EXERCISE:
Copy each line of the listing below word for word.

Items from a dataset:
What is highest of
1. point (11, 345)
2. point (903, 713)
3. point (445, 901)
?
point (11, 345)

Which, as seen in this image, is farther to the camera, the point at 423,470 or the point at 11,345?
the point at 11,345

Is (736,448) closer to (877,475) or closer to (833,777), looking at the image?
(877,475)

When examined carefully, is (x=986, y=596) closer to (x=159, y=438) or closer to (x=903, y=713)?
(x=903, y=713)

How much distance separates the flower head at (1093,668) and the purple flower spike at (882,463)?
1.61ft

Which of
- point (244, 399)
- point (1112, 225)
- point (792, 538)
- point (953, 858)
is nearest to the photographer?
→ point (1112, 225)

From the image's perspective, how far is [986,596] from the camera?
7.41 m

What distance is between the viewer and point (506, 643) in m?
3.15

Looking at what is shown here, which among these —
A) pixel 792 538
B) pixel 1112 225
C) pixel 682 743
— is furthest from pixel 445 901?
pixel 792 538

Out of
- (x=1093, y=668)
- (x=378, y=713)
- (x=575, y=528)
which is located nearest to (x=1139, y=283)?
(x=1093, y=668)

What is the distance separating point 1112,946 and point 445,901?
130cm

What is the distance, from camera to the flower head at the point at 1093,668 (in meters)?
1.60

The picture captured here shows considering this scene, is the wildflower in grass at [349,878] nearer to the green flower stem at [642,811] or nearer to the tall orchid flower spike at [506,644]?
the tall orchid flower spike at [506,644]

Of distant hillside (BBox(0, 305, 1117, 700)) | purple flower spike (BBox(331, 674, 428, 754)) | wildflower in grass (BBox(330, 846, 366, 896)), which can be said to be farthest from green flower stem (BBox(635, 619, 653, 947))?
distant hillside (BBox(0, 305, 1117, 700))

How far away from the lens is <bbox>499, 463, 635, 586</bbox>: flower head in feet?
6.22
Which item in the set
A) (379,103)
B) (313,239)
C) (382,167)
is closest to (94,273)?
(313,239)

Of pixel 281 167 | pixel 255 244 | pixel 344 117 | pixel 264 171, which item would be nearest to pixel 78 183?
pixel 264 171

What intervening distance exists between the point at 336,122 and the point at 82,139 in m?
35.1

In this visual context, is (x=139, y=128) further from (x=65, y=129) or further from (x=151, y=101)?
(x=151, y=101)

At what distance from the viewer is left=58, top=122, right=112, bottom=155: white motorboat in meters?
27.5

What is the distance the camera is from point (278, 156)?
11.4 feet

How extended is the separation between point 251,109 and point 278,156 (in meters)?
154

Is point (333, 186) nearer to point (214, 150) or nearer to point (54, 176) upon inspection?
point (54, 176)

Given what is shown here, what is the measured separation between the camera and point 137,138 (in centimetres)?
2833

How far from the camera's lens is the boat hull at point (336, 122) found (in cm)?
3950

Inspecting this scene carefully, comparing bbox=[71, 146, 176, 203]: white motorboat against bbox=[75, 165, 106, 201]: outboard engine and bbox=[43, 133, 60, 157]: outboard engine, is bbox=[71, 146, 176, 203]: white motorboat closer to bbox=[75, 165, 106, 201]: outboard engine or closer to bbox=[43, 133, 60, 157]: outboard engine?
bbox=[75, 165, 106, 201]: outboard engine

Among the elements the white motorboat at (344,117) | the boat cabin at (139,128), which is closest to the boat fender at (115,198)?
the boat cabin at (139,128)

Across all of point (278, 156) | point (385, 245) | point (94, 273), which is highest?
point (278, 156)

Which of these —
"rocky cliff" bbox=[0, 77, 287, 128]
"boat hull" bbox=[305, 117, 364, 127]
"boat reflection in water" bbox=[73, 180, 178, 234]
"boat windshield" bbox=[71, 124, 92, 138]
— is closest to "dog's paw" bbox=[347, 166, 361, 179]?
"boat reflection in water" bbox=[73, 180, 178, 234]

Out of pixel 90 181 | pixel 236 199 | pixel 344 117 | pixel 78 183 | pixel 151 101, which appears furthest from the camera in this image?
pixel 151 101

WRITTEN ANSWER:
What is highest of
1. point (11, 345)
2. point (903, 713)
3. point (445, 901)
?
point (11, 345)

Which, as seen in this image, is farther to the camera, the point at 423,470 or the point at 11,345?
the point at 11,345

Is (736,448) closer to (877,475) or closer to (833,777), looking at the image?
(877,475)

When examined carefully, is (x=986, y=596) closer to (x=159, y=438) or closer to (x=903, y=713)?
(x=903, y=713)

How much distance separates the flower head at (1093,668) and the purple flower spike at (882,463)?
1.61ft

Which of
- point (244, 399)
- point (1112, 225)
- point (792, 538)
- point (953, 858)
is nearest to the photographer?
→ point (1112, 225)

From the image's perspective, how far is [986,596] from the camera?
7.41 m

What distance is between the viewer and point (506, 643) in m?
3.15

Looking at what is shown here, which among these —
A) pixel 792 538
B) pixel 1112 225
C) pixel 682 743
— is furthest from pixel 445 901?
pixel 792 538

Out of
- (x=1093, y=668)
- (x=378, y=713)
- (x=575, y=528)
which is located nearest to (x=1139, y=283)?
(x=1093, y=668)

What is the distance separating point 1112,946 and point 445,901?
130cm

What is the distance, from camera to the flower head at the point at 1093,668 (in meters)?
1.60

The picture captured here shows considering this scene, is the wildflower in grass at [349,878] nearer to the green flower stem at [642,811] or nearer to the tall orchid flower spike at [506,644]?
the tall orchid flower spike at [506,644]

Of distant hillside (BBox(0, 305, 1117, 700)) | purple flower spike (BBox(331, 674, 428, 754)) | wildflower in grass (BBox(330, 846, 366, 896)), which can be said to be farthest from green flower stem (BBox(635, 619, 653, 947))?
distant hillside (BBox(0, 305, 1117, 700))

How far away from the lens is <bbox>499, 463, 635, 586</bbox>: flower head in feet?
6.22
Which item in the set
A) (379,103)
B) (313,239)
C) (382,167)
is closest to (94,273)?
(313,239)

Of pixel 281 167 | pixel 255 244 | pixel 344 117 | pixel 264 171, which item would be nearest to pixel 78 183?
pixel 264 171

What intervening distance exists between the point at 336,122 and the point at 82,139 in m?
35.1

In this visual context, is (x=139, y=128) further from (x=65, y=129) or further from (x=151, y=101)?
(x=151, y=101)

At what distance from the viewer is left=58, top=122, right=112, bottom=155: white motorboat in meters?
27.5

What is the distance the camera is from point (278, 156)?
11.4 feet

How extended is the separation between point 251,109 and point 278,156 (in meters)?
154

Is point (333, 186) nearer to point (214, 150) or nearer to point (54, 176) upon inspection?
point (54, 176)

Given what is shown here, what is the measured separation between the camera and point 137,138 (in centimetres)?
2833

How far from the camera's lens is the boat hull at point (336, 122) found (in cm)?
3950

Inspecting this scene carefully, comparing bbox=[71, 146, 176, 203]: white motorboat against bbox=[75, 165, 106, 201]: outboard engine and bbox=[43, 133, 60, 157]: outboard engine, is bbox=[71, 146, 176, 203]: white motorboat closer to bbox=[75, 165, 106, 201]: outboard engine or closer to bbox=[43, 133, 60, 157]: outboard engine?
bbox=[75, 165, 106, 201]: outboard engine

Among the elements the white motorboat at (344,117) | the boat cabin at (139,128), which is closest to the boat fender at (115,198)?
the boat cabin at (139,128)

Across all of point (278, 156) | point (385, 245) | point (94, 273), which is highest?
point (278, 156)

Which of these —
"rocky cliff" bbox=[0, 77, 287, 128]
"boat hull" bbox=[305, 117, 364, 127]
"boat reflection in water" bbox=[73, 180, 178, 234]
"boat windshield" bbox=[71, 124, 92, 138]
— is closest to "dog's paw" bbox=[347, 166, 361, 179]?
"boat reflection in water" bbox=[73, 180, 178, 234]

Out of pixel 90 181 | pixel 236 199 | pixel 344 117 | pixel 78 183 | pixel 151 101, which appears furthest from the camera in this image?
pixel 151 101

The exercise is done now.